In the Bay of Plenty region the current active faults of the old Taupō Rift can align with those of the modern Taupō Rift. This was illustrated by the Edgecumbe Fault and the off sea White Island Fault in the Whakatāne Graben of the rift. The parallel Tauranga Fault Zone to the north represents a now mainly inactive old Taupō Rift margin. Further south, where more of the old Taupō Rift faults appear to be inactive, the active and very complex Taupō Fault Belt is orientated north-north-east. This is trending with the modern Taupō Rift alignment, which is not always quite parallel with the old rift alignment. Beyond Lake Taupō to the south, there is a relatively narrow rifting segment in the Tongariro graben which considerably widens at the Ruapehu graben. South of Ruapehu the rift, and its normal faulting, terminates with east to west faulting in the Taupō Rift termination faults. At the scale of the tectonic plate boundary, the rift trends NE-SW (41 ± 2°) but within New Zealand this trend is presently at 30° south of Lake Taupō and is 55° at the Bay of Plenty coast. A significant change in the mean fault strike occurs just south of the Ōkataina Caldera. The normal fault trends range from N20°E in the south to N45°E in the central and northern sectors. There is good evidence that the orientation of intra-arc strike and extension processes has been maintained for 4 million years in this region of New Zealand.

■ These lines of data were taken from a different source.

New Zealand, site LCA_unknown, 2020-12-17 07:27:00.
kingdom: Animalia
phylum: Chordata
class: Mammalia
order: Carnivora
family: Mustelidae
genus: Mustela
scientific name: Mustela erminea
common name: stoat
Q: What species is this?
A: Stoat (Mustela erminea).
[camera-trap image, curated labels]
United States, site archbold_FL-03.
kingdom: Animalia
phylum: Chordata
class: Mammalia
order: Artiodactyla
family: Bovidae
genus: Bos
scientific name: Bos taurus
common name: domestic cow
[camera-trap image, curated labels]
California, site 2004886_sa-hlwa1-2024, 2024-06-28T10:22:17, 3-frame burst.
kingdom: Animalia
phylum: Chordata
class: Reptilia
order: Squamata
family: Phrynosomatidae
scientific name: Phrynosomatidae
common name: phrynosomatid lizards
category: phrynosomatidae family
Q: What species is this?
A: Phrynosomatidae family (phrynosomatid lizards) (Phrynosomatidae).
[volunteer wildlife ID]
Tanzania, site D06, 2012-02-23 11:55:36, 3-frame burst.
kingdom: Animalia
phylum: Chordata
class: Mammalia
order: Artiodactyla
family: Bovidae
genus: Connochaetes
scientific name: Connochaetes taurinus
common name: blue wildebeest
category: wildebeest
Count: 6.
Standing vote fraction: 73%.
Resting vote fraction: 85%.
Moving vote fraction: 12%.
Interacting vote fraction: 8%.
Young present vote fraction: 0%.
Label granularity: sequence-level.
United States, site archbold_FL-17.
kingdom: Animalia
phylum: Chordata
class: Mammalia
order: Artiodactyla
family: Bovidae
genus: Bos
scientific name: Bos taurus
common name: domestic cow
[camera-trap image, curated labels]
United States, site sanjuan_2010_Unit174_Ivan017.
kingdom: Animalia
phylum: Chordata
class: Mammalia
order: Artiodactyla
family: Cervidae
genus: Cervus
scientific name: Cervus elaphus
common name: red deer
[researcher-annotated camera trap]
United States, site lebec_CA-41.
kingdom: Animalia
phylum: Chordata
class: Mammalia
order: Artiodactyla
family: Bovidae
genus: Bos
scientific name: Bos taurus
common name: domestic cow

The modern active rift ranges in width from 15 km in the northern Bay of Plenty sector, to 40 km beyond Lake Taupō. Significant faults may be separated by as little as 100 m in the north but in the south increase to up to 10 km separation. There are breaks in the intra-rift fault systems in the recently active central rhyolitic caldera segments at the Taupō Volcano and Ōkataina Caldera. In the later case, the strike of the basaltic dyke of the 1886 eruption of Mount Tarawera follows that of faults to the south and north, confirming other hints that orientation of volcanism is preserved.

The modern Taupō Volcanic Zone started forming 61,000 years ago but the modern Taupō Rift appears to only have intra-rift fault activity after the immensely disruptive Oruanui eruption.

==Risks==
Earthquake activity in the Taupo Rift exhibits the entire spectrum of behaviour ranging from large, ground rupturing events to swarm activity comprising thousands of small events. In the time since Māori settlement these larger earthquakes can be speculated to have resulted in more indirect loss of life than volcanic activity, although as this is driven by oral tradition reports of hundreds dying in a relatively recent landslip on the Waihi Fault Zone south of Lake Taupō it may not be true. Certainly in the context that the Taupō Volcano has been responsible for the largest eruption of the last 30,000 years being the Oruanui eruption, and the more recent smaller 232 ± 10 CE Hatepe eruption but both eruptions occurred before human settlement, the relative risk of earthquakes versus volcanoes depends upon time scale considered.